The typical error message that indicates you need an additional cast looks like
Cannot apply '>' to arguments of type '<ANY> > <CHAR(1)>'. Supported form(s): '<COMPARABLE_TYPE> > <COMPARABLE_TYPE>'
- weak optimizer. The current optimizer that transforms the logical plan into a physical plan is not the fully-featured cost based optimizer that Optiq normally uses. This is because some of the transformations that are needed for Drill are not yet fully supported by Optiq. In order to allow end-to-end execution of queries, a deterministic peep-hole optimizer has been used instead. This optimizer cannot handle large plan transformations and so some queries cannot be transformed correctly from logical to physical plan.
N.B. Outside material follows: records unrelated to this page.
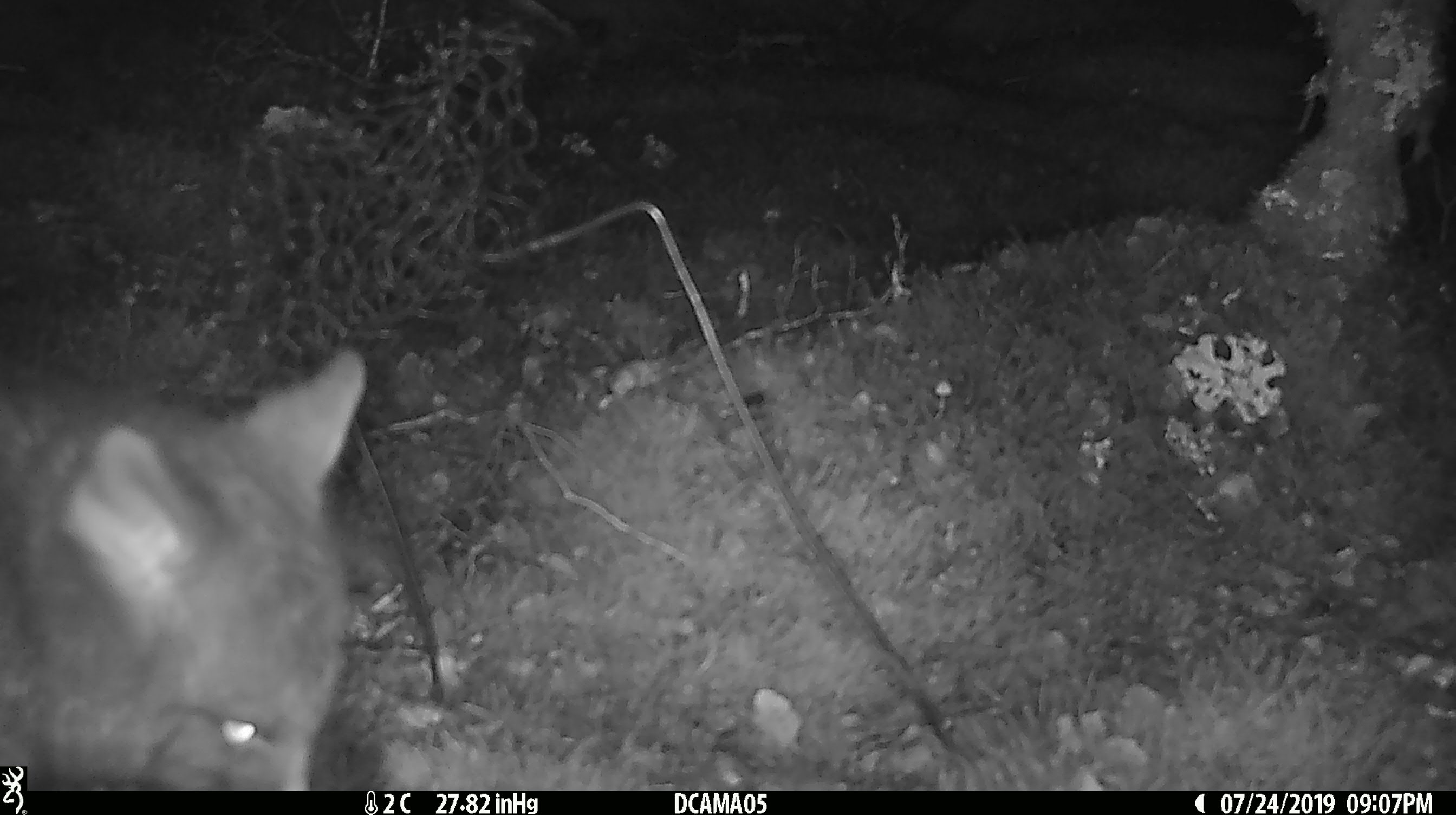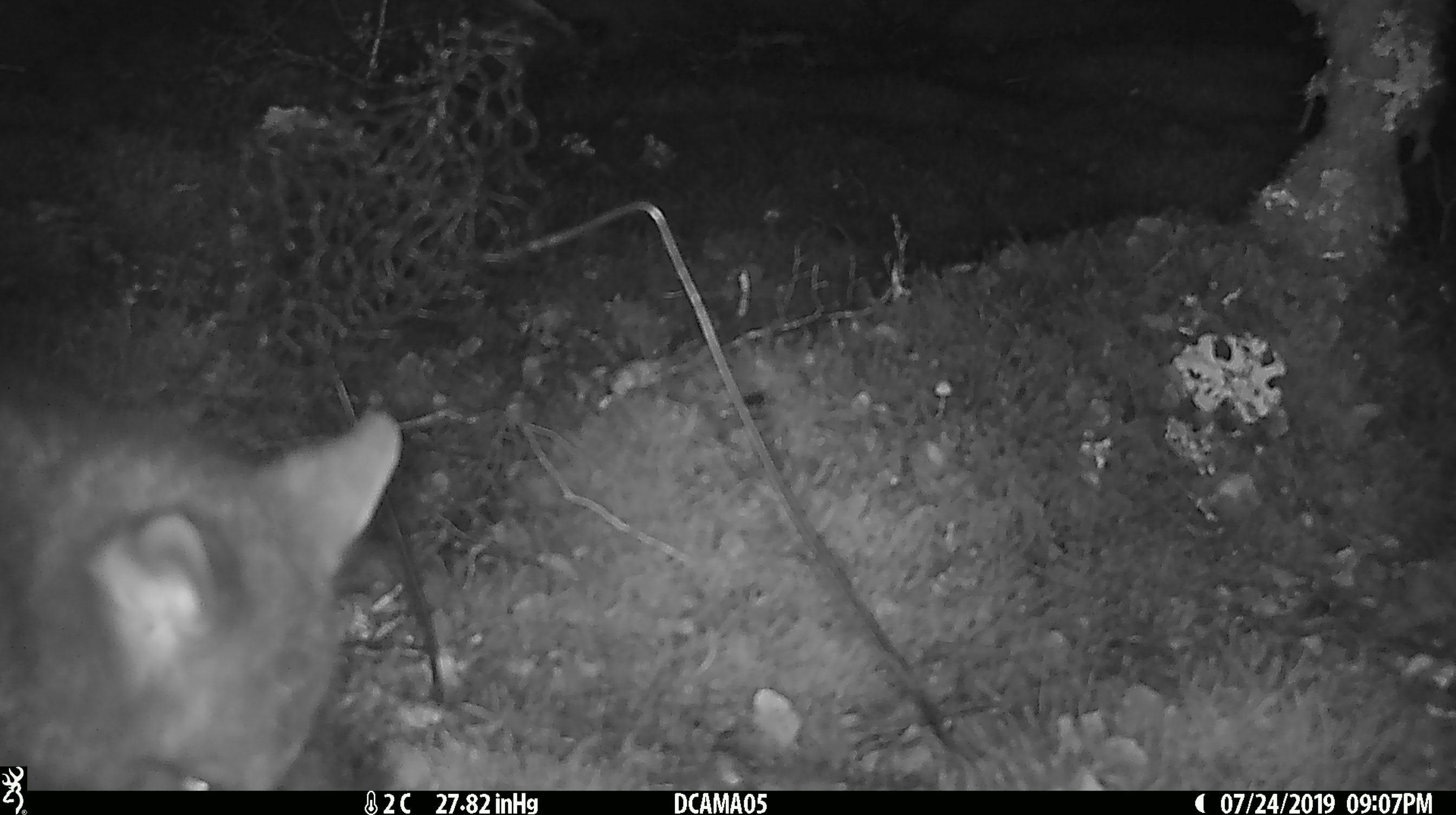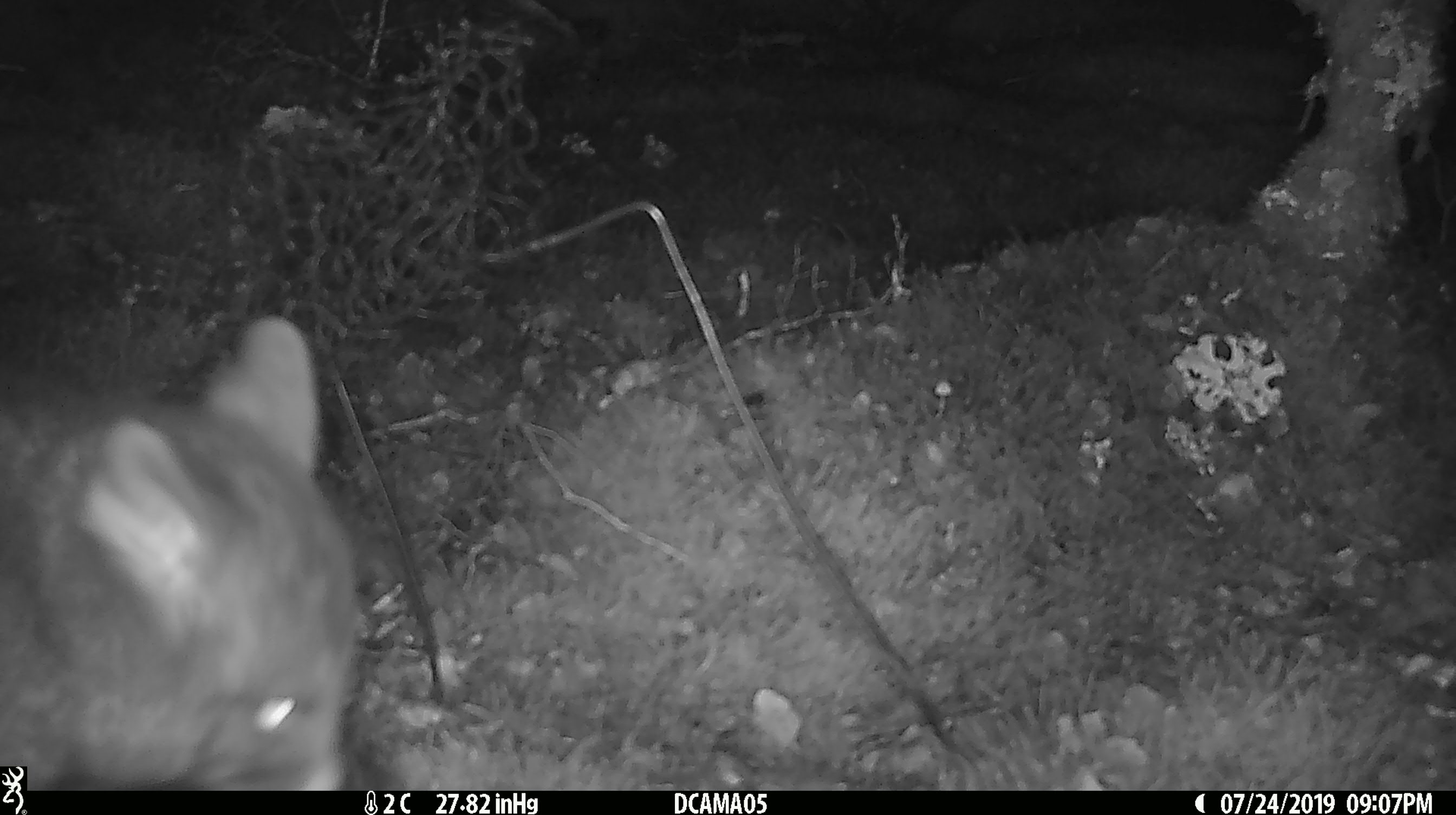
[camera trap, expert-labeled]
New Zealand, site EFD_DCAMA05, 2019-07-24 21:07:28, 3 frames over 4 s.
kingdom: Animalia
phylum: Chordata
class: Mammalia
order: Diprotodontia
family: Phalangeridae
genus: Trichosurus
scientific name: Trichosurus vulpecula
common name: common brushtail possum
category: possum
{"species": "possum (common brushtail possum) (Trichosurus vulpecula)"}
We expect that the necessary changes to the cost-based optimizer will allow it to be used in an upcoming release, but didn't want to delay the current release waiting for that to happen.
Try Fancier Queries
This query does a join between two files:
SELECT nations.name, regions.name FROM (
SELECT _MAP['N_REGIONKEY'] as regionKey, _MAP['N_NAME'] as name
FROM "sample-data/nation.parquet") nations
join (
SELECT _MAP['R_REGIONKEY'] as regionKey, _MAP['R_NAME'] as name
FROM "sample-data/region.parquet") regions
on nations.regionKey = regions.regionKey
order by nations.name;
Notice the use of sub-queries to avoid the spread of the _MAP
idiom.
This query illustrates how a cast is currently necessary to make the parser happy:
SELECT
_MAP['N_REGIONKEY'] as regionKey,
_MAP['N_NAME'] as name
FROM
"sample-data/nation.parquet"
WHERE
cast(_MAP['N_NAME'] as varchar) IN ('MOROCCO', 'MOZAMBIQUE');
Here are more queries that you can try.
// count distinct
SELECT count(distinct _MAP['N_REGIONKEY']) FROM "sample-data/nation.parquet";
// aliases
SELECT
_MAP['N_REGIONKEY'] as regionKey,
_MAP['N_NAME'] as name
FROM "sample-data/nation.parquet";
// order by
SELECT
_MAP['N_REGIONKEY'] as regionKey,
_MAP['N_NAME'] as name
FROM
"sample-data/nation.parquet"
ORDER BY
_MAP['N_NAME'] DESC;
// subquery order by
select * from (
SELECT
_MAP['N_REGIONKEY'] as regionKey,
_MAP['N_NAME'] as name
FROM
"sample-data/nation.parquet"
) as x
ORDER BY
name DESC;
// String where
SELECT
_MAP['N_REGIONKEY'] as regionKey,
_MAP['N_NAME'] as name
FROM
"sample-data/nation.parquet"
WHERE
cast(_MAP['N_NAME'] as varchar) > 'M';
// INNER Join + Order (parquet)
SELECT n.name, r.name FROM
(SELECT _MAP['N_REGIONKEY'] as regionKey, _MAP['N_NAME'] as name FROM "sample-data/nation.parquet")n
join (SELECT _MAP['R_REGIONKEY'] as regionKey, _MAP['R_NAME'] as name FROM "sample-data/region.parquet")r
using (regionKey);
// INNER Join + Order (parquet)
SELECT n.name, r.name FROM
(SELECT _MAP['N_REGIONKEY'] as regionKey, _MAP['N_NAME'] as name FROM "sample-data/nation.parquet")n
join (SELECT _MAP['R_REGIONKEY'] as regionKey, _MAP['R_NAME'] as name FROM "sample-data/region.parquet")r
on n.regionKey = r.regionKey
order by n.name;
Analyze the Execution of Queries
Drill sends log events to a logback socket appender. This makes it easy to catch and filter these log events using a tool called Lilith. You can download Lilith and install it easily. A tutorial can be found here. This is especially important if you find errors that you want to report back to the mailing list since Lilith will help you isolate the stack trace of interest.
By default, Lilith uses a slightly lurid splash page based on a pre-Raphaelite image of the mythical Lilith. This is easily disabled if the image is not to your taste (or if your work-mates are not well-versed in Victorian views of Sumerian mythology).